Ho rivolto le prime domande alla cantante. E la ragazza di venticinque anni come affronta l'inizio della carriera e una vera e propria tempesta di responsabilità ed emozioni qual è stata la Norma lombarda? Riesci a fare anche la tua vita normale?
È tutta la vita che aspetto questo momento, certamente la tempesta di responsabilità porta con sé forti stress e ansie, ma poi, quando si è lì, sul palco, a fare ciò che si ama, per cui son stati fatti tanti sacrifici e un’infinità di lezioni, passa tutto, ed è impagabile l’emozione che si vive ogni volta.
Chi decide di fare questo mestiere non sa cosa significhi vivere una “vita normale”, si è sempre in viaggio, il più delle volte lontani dalla famiglia, dagli affetti, praticamente sempre soli a vedersela con le proprie “croci e delizie”; ed è difficile trovare qualcuno che capisca, qualcuno che supporti e sopporti queste situazioni. Per quanto riguarda me “Galeotta fu Norma”: è stata lei a farmi conoscere l’amore, perciò, è stato infine proprio il mio lavoro a dare il più bel contributo alla mia vita privata.
Quali sono stati gli incontri artistici e umani più importanti nel tuo percorso teatrale e musicale?

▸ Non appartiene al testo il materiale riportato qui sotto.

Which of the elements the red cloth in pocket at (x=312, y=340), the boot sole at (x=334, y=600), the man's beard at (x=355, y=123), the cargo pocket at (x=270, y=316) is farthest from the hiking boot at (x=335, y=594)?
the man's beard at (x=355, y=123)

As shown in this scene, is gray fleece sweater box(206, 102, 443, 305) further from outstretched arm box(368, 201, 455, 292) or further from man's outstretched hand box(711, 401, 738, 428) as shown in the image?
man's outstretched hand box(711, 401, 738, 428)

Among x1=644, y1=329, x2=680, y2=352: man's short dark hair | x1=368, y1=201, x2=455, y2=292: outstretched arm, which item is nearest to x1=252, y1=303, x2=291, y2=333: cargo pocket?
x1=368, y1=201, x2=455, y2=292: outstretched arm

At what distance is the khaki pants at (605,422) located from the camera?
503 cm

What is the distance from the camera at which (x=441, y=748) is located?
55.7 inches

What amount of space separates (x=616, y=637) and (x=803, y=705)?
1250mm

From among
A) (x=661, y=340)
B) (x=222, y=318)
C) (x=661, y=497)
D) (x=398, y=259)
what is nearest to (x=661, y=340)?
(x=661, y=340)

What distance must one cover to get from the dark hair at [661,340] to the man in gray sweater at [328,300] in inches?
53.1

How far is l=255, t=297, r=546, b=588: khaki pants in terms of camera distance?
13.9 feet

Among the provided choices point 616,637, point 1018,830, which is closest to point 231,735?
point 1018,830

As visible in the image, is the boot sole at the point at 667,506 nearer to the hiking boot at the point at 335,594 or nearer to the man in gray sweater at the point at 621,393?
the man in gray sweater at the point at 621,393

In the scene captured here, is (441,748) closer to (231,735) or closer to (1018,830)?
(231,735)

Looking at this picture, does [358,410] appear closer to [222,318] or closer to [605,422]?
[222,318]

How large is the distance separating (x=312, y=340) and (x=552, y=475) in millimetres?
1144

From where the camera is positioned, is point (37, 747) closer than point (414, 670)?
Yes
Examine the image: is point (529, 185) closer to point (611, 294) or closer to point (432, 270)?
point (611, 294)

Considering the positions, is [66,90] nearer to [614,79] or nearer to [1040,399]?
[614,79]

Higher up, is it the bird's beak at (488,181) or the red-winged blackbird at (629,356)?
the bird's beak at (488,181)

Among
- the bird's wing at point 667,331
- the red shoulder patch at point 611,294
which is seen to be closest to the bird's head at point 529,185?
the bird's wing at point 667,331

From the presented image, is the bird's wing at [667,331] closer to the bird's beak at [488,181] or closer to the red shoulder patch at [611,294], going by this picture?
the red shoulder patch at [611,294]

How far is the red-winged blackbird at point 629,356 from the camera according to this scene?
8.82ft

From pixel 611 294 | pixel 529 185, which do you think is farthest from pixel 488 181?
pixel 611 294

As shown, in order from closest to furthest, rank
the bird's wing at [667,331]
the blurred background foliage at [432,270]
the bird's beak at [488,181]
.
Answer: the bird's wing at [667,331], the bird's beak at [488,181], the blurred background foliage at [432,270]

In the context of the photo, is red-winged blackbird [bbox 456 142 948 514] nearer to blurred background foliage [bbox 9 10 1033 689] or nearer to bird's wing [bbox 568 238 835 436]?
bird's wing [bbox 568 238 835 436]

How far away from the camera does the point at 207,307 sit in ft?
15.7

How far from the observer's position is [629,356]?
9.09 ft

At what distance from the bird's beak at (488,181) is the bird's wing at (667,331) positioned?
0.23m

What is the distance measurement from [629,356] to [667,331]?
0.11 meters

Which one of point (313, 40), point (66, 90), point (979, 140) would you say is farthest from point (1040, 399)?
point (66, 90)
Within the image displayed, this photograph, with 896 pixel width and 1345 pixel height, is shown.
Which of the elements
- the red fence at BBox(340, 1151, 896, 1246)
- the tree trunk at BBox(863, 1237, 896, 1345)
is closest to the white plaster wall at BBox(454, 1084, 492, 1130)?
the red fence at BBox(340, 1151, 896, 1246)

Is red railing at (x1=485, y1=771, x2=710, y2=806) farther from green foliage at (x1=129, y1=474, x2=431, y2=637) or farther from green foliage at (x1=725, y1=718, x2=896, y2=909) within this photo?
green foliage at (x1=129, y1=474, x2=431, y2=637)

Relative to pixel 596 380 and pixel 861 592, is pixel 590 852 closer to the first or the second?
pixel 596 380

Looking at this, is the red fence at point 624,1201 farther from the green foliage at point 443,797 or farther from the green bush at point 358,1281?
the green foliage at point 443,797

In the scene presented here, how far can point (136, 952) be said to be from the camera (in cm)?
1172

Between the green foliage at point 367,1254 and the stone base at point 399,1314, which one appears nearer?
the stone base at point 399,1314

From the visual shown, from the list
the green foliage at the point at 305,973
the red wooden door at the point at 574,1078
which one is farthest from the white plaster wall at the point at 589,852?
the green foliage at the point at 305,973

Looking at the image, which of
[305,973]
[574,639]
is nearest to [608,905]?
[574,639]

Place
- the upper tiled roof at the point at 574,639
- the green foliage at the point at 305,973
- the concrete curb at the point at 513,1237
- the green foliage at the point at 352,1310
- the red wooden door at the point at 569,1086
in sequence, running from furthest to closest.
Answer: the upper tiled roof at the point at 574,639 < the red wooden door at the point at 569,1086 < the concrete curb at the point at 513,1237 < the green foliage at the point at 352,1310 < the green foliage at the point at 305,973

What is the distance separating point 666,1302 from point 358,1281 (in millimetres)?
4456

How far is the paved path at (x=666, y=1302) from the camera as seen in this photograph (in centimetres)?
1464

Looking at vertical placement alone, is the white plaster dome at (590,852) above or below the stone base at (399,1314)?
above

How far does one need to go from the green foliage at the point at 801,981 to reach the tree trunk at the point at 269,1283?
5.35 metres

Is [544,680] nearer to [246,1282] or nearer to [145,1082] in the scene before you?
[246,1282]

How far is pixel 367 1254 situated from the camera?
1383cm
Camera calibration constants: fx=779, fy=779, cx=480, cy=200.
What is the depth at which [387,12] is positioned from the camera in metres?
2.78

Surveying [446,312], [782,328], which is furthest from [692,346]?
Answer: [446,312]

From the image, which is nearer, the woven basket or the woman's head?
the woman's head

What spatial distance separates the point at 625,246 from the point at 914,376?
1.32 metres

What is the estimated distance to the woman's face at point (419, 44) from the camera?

Gli incontri umani e artistici più importanti nel mio percorso teatrale e musicale sono sicuramente tra i già citati, insieme a qualcun altro: i miei insegnanti, di cui uno dei due, durante il percorso intrapreso, ha aperto un’agenzia lirica ed ha iniziato a seguirmi anche dal punto di vista lavorativo, Antonio Pergolizzi, il mio korrepetitor, con cui ho da sempre preparato audizioni, concerti e ruoli da debuttare, che oltre ad essere una guida artistica è una persona meravigliosa, la Casting Manager del Teatro Petruzzelli di Bari, Elena Rizzo, che è stata una dei primissimi a credere in me, Giovanni Vegeto, direttore artistico del Teatro Sociale di Como, che insieme ad Alessandro Trebeschi, segretario artistico del Teatro Grande di Brescia, mi ha affidato l’immensa opportunità che è stata la produzione di questa Norma. Ultimo ma non per importanza, il mio ragazzo che, seppur da poco tempo, mi ha sostenuta in maniera encomiabile durante l’intera tournée lombarda e che lo fa ogni giorno, instancabilmente.
Infine, non posso inserirli tra gli incontri, ma non posso non citarli: i miei genitori che mi hanno da sempre supportata, psicologicamente e monetariamente negli studi e nel percorso.
Quali sono i tuoi prossimi debutti, i tuoi obiettivi più vicini e, perché no, quelli a cui punti da raggiungere più avanti nella tua carriera?
I miei prossimi impegni per ora sono tre, tra questi un debutto in un nuovo teatro e il debutto di un nuovo ruolo. In marzo sono entusiasta di riprendere Norma, questa volta, al teatro Comunale di Bologna, poi, in estate tornerò al Teatro Lirico di Cagliari debuttando Micaela in Carmen, e a dicembre La bohème, nei panni di Mimì, al teatro Petruzzelli di Bari. Uno dei personaggi che mi piacerebbe tanto fare un giorno non troppo lontano è sicuramente Anna Bolena, che trovo di immenso fascino e intensità: metterei questo tra gli obiettivi più vicini. Tra quelli a cui punto da raggiungere più avanti nella mia carriera, invece, inserisco ogni eroina verdiana: amo infinitamente Lady Macbeth e Abigaille, che tengo a parimerito sul podio dei miei sogni. Al contempo, non posso non citare Tosca, altro ruolo che mi renderebbe grata e soddisfatta di questo incredibile e pazzo mestiere.
Grazie, un grande in bocca al lupo per tutto!